As soon as the line containing "The researchers measured" appears in the material below, start returning lines exactly, and end with the line containing "Given this setup, evaluate".
>>>>>
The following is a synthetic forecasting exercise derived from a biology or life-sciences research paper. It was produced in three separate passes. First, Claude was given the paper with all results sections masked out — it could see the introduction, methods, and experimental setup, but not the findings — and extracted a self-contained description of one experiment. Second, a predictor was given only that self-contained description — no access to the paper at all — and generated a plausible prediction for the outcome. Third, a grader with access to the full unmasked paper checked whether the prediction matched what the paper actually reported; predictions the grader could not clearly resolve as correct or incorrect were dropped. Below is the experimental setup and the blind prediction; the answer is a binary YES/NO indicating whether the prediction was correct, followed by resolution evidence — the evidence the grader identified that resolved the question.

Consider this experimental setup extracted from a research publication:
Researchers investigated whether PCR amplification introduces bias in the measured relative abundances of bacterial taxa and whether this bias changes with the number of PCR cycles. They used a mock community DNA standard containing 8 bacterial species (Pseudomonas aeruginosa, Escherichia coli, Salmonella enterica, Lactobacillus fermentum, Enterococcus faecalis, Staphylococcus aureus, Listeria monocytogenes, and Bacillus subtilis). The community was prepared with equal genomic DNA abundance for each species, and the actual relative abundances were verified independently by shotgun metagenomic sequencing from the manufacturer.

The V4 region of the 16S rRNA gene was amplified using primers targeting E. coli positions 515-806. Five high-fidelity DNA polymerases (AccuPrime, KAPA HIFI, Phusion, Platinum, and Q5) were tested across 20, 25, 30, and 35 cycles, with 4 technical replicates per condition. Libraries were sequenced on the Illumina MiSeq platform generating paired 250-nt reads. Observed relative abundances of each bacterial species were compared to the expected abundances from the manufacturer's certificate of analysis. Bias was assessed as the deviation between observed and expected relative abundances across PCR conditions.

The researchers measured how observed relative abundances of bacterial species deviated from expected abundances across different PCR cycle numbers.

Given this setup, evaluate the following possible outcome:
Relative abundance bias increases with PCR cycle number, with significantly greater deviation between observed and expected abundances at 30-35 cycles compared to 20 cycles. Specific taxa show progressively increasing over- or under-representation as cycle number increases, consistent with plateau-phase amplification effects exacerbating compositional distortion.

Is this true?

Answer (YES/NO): NO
<<<<<
__PROBLEM SOLUTION__
The researchers measured how observed relative abundances of bacterial species deviated from expected abundances across different PCR cycle numbers.

Given this setup, evaluate the following possible outcome:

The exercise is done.